Esto era en aquella ocasión el edén: caminar a la luz de la luna sin esperanza y sentirse feliz al comprobar que el cuerpo formaba parte de la arena. Pero el coyote y la mona andaban obsesionados en busca de algo impreciso. Al final de un tiempo que no acierto a calibrar, ambos animales se detuvieron en un lugar donde no había nada extraordinario. Sólo formas, volúmenes, sombras. Tal vez era el centro geográfico del paraíso, un punto crucial de cualquier sensación. Oh, querida Helen, deja de castigar mi carne y escúchame. Ya sé que te vuelvo loca, pero sujeta un poco el tigre de tu sexo y escúchame. El coyote y la mona, bajo la luna llena, comenzaron a gritar, a aullar. ¿Cuál de los dos animales era Dios?
– Helen, ¿me escuchas?
– Sí.
– ¿Cuál de los dos animales sería Dios?
– Aquel cuyo aullido resonara con mayor intensidad en tus entrañas.

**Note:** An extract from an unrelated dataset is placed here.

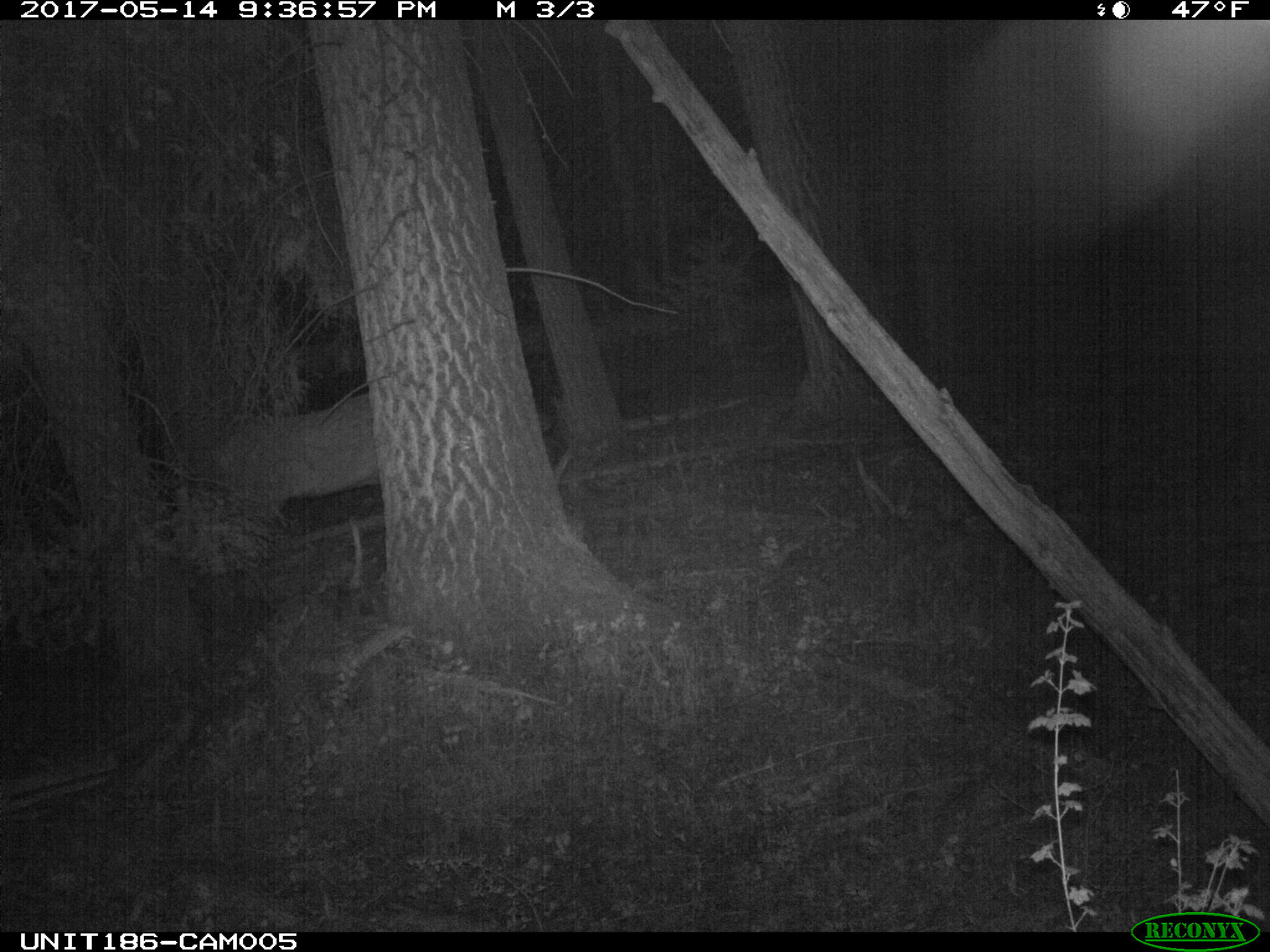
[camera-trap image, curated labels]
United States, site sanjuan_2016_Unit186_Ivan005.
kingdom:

– El coyote era el Dios único y verdadero.
– ¿Cómo llegaste a conocer eso?
– Porque su aullido me hizo sentir inmortal.
– Oh, la inmortalidad. Ya ha salido Caín con la misma canción de siempre. ¿Qué maldita cosa es eso de la inmortalidad?
– Las ventosas de tu vagina. Estar atrapado por ellas y no perecer nunca.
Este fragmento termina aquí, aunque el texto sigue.